• **Goal**:
Convert the records below into a JSON list of strings, with one string for each line and blank lines omitted.

• **Source records**:

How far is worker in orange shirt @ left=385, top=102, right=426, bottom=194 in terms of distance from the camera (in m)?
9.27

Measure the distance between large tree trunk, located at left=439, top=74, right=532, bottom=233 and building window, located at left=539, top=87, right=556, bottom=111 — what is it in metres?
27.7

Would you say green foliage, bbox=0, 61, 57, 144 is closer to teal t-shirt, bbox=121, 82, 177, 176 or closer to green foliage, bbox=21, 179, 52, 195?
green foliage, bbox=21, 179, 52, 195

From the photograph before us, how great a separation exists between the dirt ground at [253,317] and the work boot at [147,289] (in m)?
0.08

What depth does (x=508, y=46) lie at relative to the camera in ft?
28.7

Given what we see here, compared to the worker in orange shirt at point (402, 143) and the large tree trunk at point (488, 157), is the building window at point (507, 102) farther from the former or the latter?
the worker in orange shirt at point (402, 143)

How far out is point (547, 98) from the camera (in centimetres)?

• **Solution for this exercise**:
[
  "How far is worker in orange shirt @ left=385, top=102, right=426, bottom=194 in terms of distance from the camera (in m)?",
  "9.27",
  "Measure the distance between large tree trunk, located at left=439, top=74, right=532, bottom=233 and building window, located at left=539, top=87, right=556, bottom=111 — what is it in metres?",
  "27.7",
  "Would you say green foliage, bbox=0, 61, 57, 144 is closer to teal t-shirt, bbox=121, 82, 177, 176 or closer to green foliage, bbox=21, 179, 52, 195?",
  "green foliage, bbox=21, 179, 52, 195",
  "From the photograph before us, how great a separation exists between the dirt ground at [253,317] and the work boot at [147,289] (in m)?",
  "0.08",
  "What depth does (x=508, y=46) lie at relative to the camera in ft?",
  "28.7",
  "Given what we see here, compared to the worker in orange shirt at point (402, 143) and the large tree trunk at point (488, 157), is the building window at point (507, 102) farther from the former or the latter?",
  "the worker in orange shirt at point (402, 143)",
  "How far out is point (547, 98) from the camera (in centimetres)?"
]